Empat tiang itu bisa menjadi tanda bahwa masjid peninggalan Waliyullah Syekh Hasan Munadi merupakan masjid tua.
Konon, sebelumnya, cungkup itu hanya bersaka satu.
Seiring berjalannya waktu, saka atau pilar utama itu dibelah menjadi empat bagian.
Saka yang dimaksud, sampai sekarang masih ada.
Asal-usul saka tersebut diyakini berasal dari Demak.
Berdasarkan informasi yang dihimpun, tiang itu diambil dari bahan-bahan yang dipersiapkan Walisongo untuk pembangunan Masjid Agung Demak.
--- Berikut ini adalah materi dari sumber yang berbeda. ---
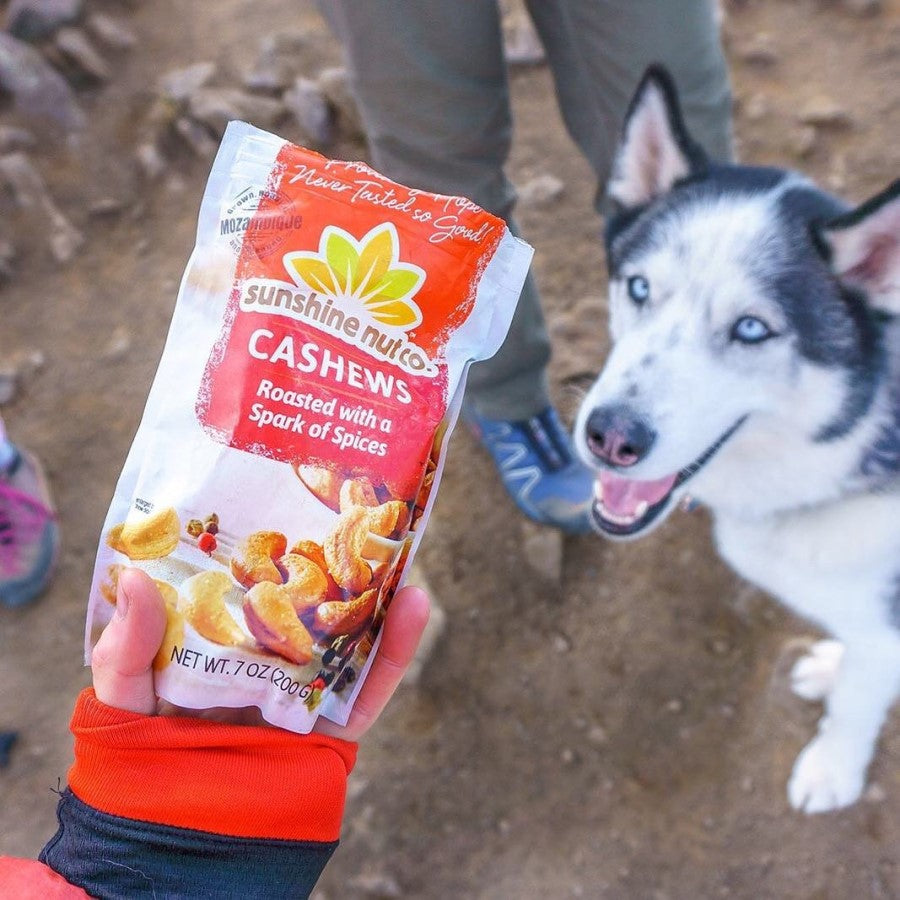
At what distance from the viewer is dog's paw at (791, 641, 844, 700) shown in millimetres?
1927

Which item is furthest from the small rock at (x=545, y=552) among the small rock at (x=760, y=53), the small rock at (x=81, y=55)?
the small rock at (x=81, y=55)

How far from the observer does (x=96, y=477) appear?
2525 millimetres

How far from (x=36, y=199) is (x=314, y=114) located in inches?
46.6

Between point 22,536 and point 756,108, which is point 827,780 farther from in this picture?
point 756,108

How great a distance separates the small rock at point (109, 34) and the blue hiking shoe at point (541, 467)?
8.97 feet

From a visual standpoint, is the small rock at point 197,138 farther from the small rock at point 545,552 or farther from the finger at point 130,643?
the finger at point 130,643

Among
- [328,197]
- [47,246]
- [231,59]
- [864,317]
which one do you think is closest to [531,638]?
[864,317]

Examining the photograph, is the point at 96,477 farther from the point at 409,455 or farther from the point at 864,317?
the point at 864,317

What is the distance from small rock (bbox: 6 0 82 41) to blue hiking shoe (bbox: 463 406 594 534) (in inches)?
114

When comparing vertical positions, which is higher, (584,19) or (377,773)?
(584,19)

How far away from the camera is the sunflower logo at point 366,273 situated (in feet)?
3.22

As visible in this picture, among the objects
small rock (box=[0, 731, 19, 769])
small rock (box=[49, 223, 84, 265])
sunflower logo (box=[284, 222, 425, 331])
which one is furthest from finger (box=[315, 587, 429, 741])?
small rock (box=[49, 223, 84, 265])

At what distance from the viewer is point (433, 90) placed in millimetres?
1633

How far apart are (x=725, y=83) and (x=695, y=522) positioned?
1.18m
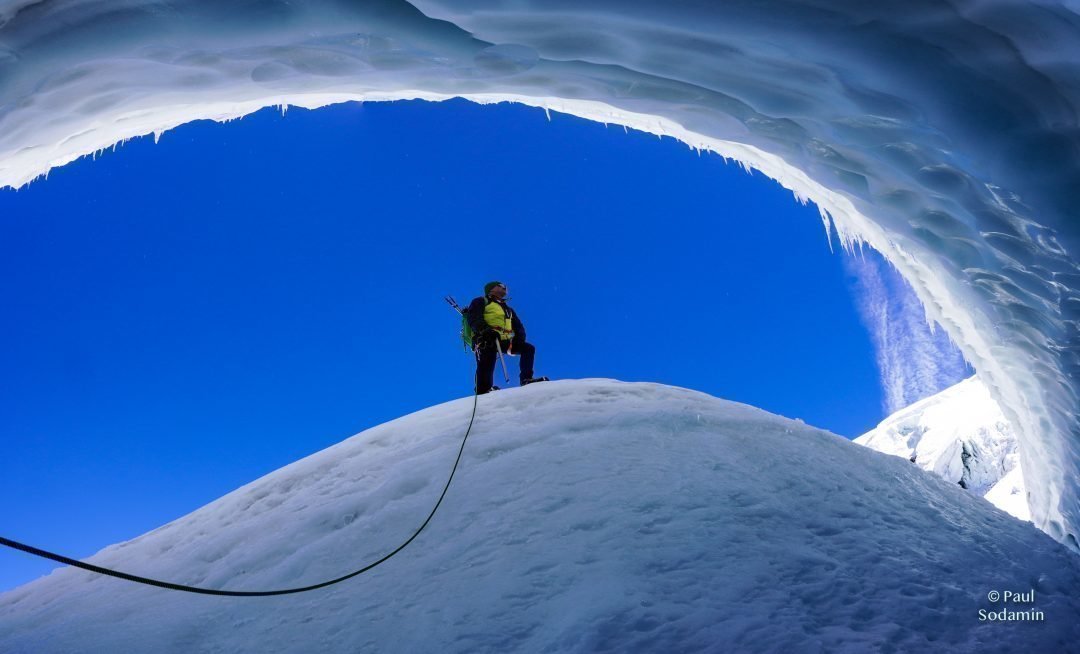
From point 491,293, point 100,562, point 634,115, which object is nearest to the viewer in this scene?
point 100,562

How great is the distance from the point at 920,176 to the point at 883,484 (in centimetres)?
211

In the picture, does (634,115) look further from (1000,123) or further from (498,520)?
(498,520)

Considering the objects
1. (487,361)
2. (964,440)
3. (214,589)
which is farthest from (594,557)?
(964,440)

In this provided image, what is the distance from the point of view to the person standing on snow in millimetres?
7402

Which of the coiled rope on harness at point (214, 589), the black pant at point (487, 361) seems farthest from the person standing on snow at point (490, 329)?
the coiled rope on harness at point (214, 589)

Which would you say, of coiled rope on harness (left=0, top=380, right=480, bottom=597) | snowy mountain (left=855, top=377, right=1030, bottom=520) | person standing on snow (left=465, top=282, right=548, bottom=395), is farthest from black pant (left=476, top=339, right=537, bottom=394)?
snowy mountain (left=855, top=377, right=1030, bottom=520)

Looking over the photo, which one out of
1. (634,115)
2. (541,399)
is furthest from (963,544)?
(634,115)

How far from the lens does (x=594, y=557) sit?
260 centimetres

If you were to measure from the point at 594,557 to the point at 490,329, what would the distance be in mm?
4961

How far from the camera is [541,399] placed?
4961 millimetres

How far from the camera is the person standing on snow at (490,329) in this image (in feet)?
24.3

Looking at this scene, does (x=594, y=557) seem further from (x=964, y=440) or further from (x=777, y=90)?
(x=964, y=440)

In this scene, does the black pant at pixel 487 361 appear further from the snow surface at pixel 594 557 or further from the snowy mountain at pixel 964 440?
the snowy mountain at pixel 964 440

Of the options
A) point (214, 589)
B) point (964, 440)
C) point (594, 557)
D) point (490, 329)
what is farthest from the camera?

Syekh Hasan Munadi yang sudah memutuskan menetap di kaki gunung Ungaran saat itu menyanggupi permintaan Sunan Kalijaga untuk membantu pembangunan Masjid Agung Demak.
Kemudian, Hasan Munadi meminta syarat bahwa satu di antara saka yang hendak dibuat untuk Masjid Agung Demak dikirim ke Ungaran.
Sebab, Hasan Munadi saat itu tengah membangun sebuah masjid untuk tempat pembelajaran agama Islam bagi masyarakat di kaki Gunung Ungaran.
Permintaan tersebut disanggupi Sunan Kalijaga dan para prajurit Kesultanan Demak Bintoro kala itu langsung dikirim ke kaki Gunung Ungaran.
Sendang Nyatnyono
Selain Makam Waliyullah Hasan Munadi, Kyai Hasan Dipuro dan Masjid Subulussalam, terdapat satu lagi jejak peninggalan penyebaran Islam di sana, yaitu Sendang Nyatnyono.
Sendang keramat tersebut juga berjuluk Sendang Kalimah Tayyibah.
Di sendang tersebut, terdapat mata air di mana airnya dipercaya berkhasiat khusus dan memiliki karomah dan berkah.
Menurut Amin, sendang itu ditemukan pada 1985.